● Zu bearbeiten
1 – Nenne alle Sperren, die der Artikel über Evi Sachenbacher-Stehle erwähnt, jeweils mit ihrer Dauer.
2 – Welche Ursache nennt der Artikel über Evi Sachenbacher-Stehle für den Verdacht auf Blutdoping 2006 in Turin? Antworte in ein bis drei Sätzen.
3 – Stimmen diese Aussagen mit dem Artikel über Evi Sachenbacher-Stehle überein? (a) Beim Olympiamassenstart in Sotschi wurde sie Dritte. (b) Nach der Verkürzung der Sperre nahm sie wieder an Wettkämpfen teil. (c) Das Teepulver stammte von einem privaten Ernährungsberater.

● Ausgangstext
Sachenbacher-Stehle: „Bin mir vorgekommen wie ein Schwerverbrecher“

Fischen - Wie fühlt sich ein Spitzensportler wenn die Doping-Probe positiv ist? Evi Sachenbacher-Stehle spricht nach knapp drei Jahren erstmals im TV über ihre Zeit während und nach den Dopingvorwürfen.
Es ist der 17. Februar 2014, der die Sportlerkarriere und das Leben von Spitzensportlerin Evi Sachenbacher-Stehle grundlegend verändern wird: Beim Biathlon-Olympiamassenstart im Russischen Sotschi belegte sie den vierten Platz. Nach dem Rennen musste sie zur Dopingkontrolle. Die abgegebene Probe war positiv. Es fanden sich Spuren von Methylhexanamin in A- und B-Probe. Sachenbacher-Stehle wurde aus dem deutschen Olympiateam geworfen. Die Internationale Biathlon-Union IBU sperrte die Sportlerin für zwei Jahre.
Das wollte die gebürtige Traunsteinerin, die jetzt zusammen mit ihrem Mann, dem alpinen Skirennläufer Johannes Stehle und ihrer gemeinsamen Tochter in Fischen im Oberallgäu lebt, nicht auf sich sitzen lassen. Sie legte Einspruch ein und bestritt bewusstes Doping. Sie gab an, die Substanz unbewusst über ein verunreinigtes Teepulver zu sich genommen zu haben. Dieses habe sie von einem privaten Ernährungsberater erhalten.
Teilerfolg mit fadem Beigeschmack

Nachdem Sachenbacher-Stehle Einspruch beim Internationalen Sportgerichtshof Cas gegen die zweijährige Sperre einlegte und auch zu der Sache aussagte, verkürzte der Cas am 14. November 2014 die Sperre auf sechs Monate. Er folgte damit der Argumentation der Sportlerin. Sie dürfte also sofort wieder starten, entschied sich aber gegen ein Comeback.
Bereits 2006 stand Sachenbacher-Strehle schon in Turin unter Verdacht Blutdoping begangen zu haben. Eine Folge von intensivem Höhentraining. Sie bekam damals eine fünf-Tages Schutzsperre.
Sie äußert sich nun nach langer Zeit im TV zu den Vorwürfen
In der zweiten Staffel der VOX-Sendung "Ewige Helden" spricht Sachenbacher-Stehle am Dienstagabend erstmals über ihre Zeit während der Dopingvorwürfe. Sie beteuert ihre Unschuld 2006 in Turin. „Meine Hämoglobinwerte waren immer schon sehr hoch und schwankten stark. Das kam durch das Höhentraining.“ Über die Silbermedaille bei der vier mal fünf Kilometer Staffel habe sie sich nicht mehr richtig freuen können. „Die ganzen olympischen Spiele in Turin waren für mich nicht mehr schön.“
Es folgten weitere große Erfolge, aber auch ein körperliches und mentales Tief. Sie nahm sich ein Jahr Auszeit und kehrte zurück. Der Wechsel vom Skilanglauf zum Biathlon war von Erfolg gekrönt.

● Gespeicherte Einträge

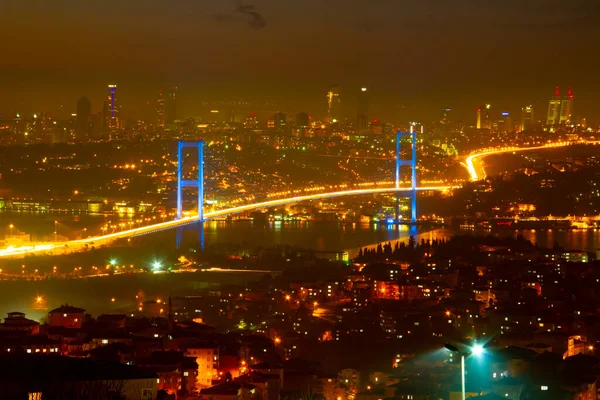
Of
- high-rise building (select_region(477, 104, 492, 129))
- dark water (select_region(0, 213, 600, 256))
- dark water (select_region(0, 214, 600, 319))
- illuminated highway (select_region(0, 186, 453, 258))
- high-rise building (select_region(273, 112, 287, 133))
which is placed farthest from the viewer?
high-rise building (select_region(477, 104, 492, 129))

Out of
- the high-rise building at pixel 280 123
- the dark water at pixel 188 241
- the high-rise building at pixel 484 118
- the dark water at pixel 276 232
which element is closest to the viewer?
the dark water at pixel 188 241

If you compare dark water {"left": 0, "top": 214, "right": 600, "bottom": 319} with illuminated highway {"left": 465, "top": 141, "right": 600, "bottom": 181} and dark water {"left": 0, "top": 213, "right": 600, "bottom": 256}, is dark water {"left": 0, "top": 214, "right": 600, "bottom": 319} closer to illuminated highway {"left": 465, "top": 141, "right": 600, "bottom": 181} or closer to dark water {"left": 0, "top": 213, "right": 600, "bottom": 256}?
dark water {"left": 0, "top": 213, "right": 600, "bottom": 256}

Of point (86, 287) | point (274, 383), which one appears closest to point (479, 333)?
point (274, 383)

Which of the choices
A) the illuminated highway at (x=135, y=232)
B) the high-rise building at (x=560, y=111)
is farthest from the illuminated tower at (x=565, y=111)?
the illuminated highway at (x=135, y=232)

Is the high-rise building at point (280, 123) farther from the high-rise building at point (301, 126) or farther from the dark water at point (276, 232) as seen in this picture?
the dark water at point (276, 232)

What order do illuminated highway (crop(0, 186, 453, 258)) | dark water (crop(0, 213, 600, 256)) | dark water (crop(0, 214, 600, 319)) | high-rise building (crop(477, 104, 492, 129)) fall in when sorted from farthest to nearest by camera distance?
high-rise building (crop(477, 104, 492, 129))
dark water (crop(0, 213, 600, 256))
illuminated highway (crop(0, 186, 453, 258))
dark water (crop(0, 214, 600, 319))

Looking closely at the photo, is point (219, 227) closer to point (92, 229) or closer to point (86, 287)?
point (92, 229)

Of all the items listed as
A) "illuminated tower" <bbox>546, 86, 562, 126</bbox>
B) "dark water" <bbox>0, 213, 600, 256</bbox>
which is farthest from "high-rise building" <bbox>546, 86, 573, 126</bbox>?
"dark water" <bbox>0, 213, 600, 256</bbox>


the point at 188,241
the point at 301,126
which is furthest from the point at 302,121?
the point at 188,241
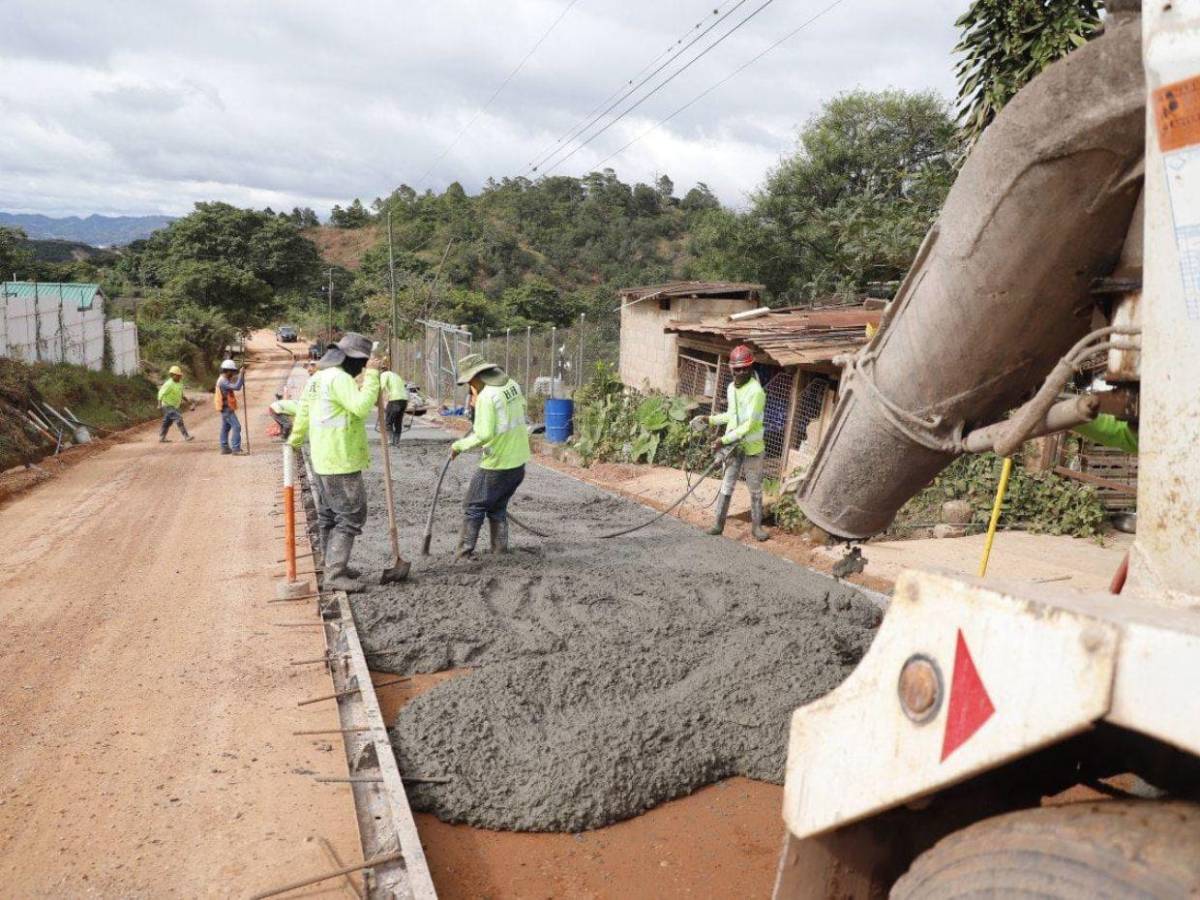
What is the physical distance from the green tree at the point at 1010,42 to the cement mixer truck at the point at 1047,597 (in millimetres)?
6391

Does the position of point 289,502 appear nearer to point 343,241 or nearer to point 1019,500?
point 1019,500

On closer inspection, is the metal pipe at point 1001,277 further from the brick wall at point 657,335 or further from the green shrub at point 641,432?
the brick wall at point 657,335

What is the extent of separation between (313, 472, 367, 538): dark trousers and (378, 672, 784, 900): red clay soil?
3.27 meters

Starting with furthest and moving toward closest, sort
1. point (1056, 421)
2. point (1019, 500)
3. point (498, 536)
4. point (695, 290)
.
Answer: point (695, 290) → point (1019, 500) → point (498, 536) → point (1056, 421)

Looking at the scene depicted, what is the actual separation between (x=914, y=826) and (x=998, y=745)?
2.10ft

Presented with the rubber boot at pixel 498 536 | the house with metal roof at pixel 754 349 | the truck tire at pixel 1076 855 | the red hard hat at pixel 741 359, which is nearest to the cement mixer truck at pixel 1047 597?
the truck tire at pixel 1076 855

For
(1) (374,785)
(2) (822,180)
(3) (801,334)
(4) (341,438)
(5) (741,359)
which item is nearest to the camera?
(1) (374,785)

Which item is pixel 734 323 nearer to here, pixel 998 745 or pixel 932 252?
pixel 932 252

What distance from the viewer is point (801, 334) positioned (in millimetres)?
11859

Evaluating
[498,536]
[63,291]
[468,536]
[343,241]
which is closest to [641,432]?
[498,536]

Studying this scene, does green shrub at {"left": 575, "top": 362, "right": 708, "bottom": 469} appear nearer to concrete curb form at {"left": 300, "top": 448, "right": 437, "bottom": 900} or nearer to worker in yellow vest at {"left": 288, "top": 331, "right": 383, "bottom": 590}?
worker in yellow vest at {"left": 288, "top": 331, "right": 383, "bottom": 590}

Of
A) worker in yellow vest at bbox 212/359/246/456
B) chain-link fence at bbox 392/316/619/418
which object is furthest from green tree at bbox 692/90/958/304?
worker in yellow vest at bbox 212/359/246/456

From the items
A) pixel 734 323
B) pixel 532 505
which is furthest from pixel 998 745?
pixel 734 323

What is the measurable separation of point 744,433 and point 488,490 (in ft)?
9.12
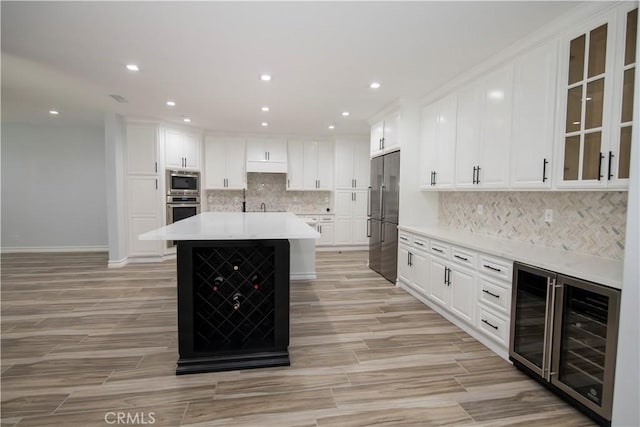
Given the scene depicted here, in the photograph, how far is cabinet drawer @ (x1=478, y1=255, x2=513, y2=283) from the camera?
246 centimetres

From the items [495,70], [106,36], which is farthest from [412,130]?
[106,36]

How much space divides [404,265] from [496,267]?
1.80 metres

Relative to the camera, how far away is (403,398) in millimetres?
2080

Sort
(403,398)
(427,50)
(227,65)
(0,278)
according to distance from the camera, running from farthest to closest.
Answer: (0,278), (227,65), (427,50), (403,398)

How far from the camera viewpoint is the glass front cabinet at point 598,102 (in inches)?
75.0

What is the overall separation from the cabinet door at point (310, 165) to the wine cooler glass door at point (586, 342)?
5.72 meters

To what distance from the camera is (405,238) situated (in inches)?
168

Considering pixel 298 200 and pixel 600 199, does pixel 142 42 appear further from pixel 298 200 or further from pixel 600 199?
pixel 298 200

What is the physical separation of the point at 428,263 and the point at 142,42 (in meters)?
3.64

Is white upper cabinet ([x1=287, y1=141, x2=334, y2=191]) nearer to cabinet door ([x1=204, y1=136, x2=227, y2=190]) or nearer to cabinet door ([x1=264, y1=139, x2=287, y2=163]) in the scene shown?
cabinet door ([x1=264, y1=139, x2=287, y2=163])

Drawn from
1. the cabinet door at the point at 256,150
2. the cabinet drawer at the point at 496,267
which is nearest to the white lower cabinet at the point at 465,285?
the cabinet drawer at the point at 496,267

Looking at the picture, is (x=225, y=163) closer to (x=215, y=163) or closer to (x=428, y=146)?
(x=215, y=163)

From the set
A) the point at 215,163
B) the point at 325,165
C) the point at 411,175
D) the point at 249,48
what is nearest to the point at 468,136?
the point at 411,175

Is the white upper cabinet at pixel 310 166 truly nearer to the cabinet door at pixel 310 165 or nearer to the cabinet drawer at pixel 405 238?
the cabinet door at pixel 310 165
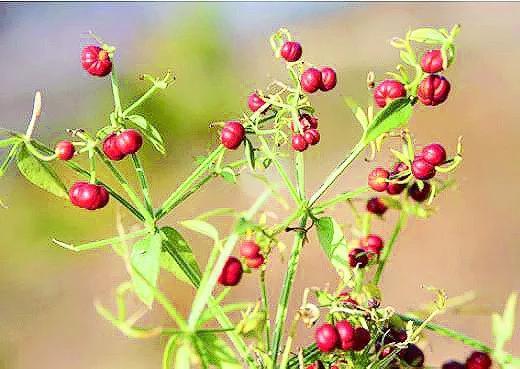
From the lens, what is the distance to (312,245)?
383 centimetres

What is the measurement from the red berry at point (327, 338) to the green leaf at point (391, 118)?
12 cm

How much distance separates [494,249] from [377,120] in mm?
3382

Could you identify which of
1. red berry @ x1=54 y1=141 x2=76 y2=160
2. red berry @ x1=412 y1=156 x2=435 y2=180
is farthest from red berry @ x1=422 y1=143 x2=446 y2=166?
red berry @ x1=54 y1=141 x2=76 y2=160

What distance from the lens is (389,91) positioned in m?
0.55

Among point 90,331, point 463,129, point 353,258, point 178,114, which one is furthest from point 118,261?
point 353,258

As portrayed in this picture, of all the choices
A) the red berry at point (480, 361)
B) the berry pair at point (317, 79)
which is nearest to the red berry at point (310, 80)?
the berry pair at point (317, 79)

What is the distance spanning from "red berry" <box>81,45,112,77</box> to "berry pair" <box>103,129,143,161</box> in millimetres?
69

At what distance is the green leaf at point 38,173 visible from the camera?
54 centimetres

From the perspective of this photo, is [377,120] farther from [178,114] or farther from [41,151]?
[178,114]

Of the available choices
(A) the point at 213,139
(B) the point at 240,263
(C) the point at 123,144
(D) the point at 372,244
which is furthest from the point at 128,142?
(A) the point at 213,139

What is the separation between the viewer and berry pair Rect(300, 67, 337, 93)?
59cm

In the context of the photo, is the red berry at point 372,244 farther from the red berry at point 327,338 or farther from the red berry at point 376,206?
the red berry at point 327,338

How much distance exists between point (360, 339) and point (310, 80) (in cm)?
A: 18

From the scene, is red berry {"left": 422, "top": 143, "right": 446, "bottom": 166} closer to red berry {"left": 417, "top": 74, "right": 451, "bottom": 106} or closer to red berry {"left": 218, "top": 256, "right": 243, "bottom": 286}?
red berry {"left": 417, "top": 74, "right": 451, "bottom": 106}
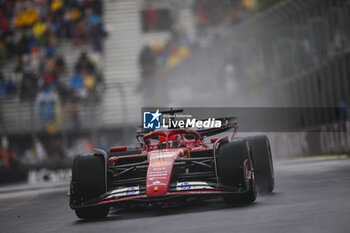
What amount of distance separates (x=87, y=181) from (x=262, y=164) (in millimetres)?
2466

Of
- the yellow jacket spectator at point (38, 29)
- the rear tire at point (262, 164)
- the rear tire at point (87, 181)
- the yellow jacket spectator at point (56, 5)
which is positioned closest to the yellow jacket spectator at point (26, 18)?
the yellow jacket spectator at point (38, 29)

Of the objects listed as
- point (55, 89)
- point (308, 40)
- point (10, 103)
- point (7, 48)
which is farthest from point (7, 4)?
point (308, 40)

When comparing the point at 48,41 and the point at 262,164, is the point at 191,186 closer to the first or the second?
the point at 262,164

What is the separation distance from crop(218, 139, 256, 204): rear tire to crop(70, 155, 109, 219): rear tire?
4.27 feet

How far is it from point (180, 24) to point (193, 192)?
2099 centimetres

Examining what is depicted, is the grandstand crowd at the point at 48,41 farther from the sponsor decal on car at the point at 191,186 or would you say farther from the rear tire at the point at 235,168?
the sponsor decal on car at the point at 191,186

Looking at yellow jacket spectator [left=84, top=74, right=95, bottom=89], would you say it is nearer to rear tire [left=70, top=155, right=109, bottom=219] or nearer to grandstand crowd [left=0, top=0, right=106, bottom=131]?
grandstand crowd [left=0, top=0, right=106, bottom=131]

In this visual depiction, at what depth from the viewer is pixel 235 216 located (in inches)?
261

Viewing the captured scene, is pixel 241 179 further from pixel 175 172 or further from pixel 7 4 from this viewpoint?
pixel 7 4

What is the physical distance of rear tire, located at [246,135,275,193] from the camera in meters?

● Lösungen
1 –
- die Sperre der IBU über zwei Jahre
- die vom Cas auf sechs Monate verkürzte Sperre
- die fünf-Tages Schutzsperre von 2006 in Turin

2 – Laut dem Artikel war der Verdacht eine Folge von intensivem Höhentraining. Sachenbacher-Stehle erklärt dazu, ihre Hämoglobinwerte seien immer schon sehr hoch gewesen und hätten stark geschwankt, was vom Höhentraining gekommen sei.

3 –
(a) Nein: „belegte sie den vierten Platz“
(b) Nein: „entschied sich aber gegen ein Comeback“
(c) Ja: „Dieses habe sie von einem privaten Ernährungsberater erhalten.“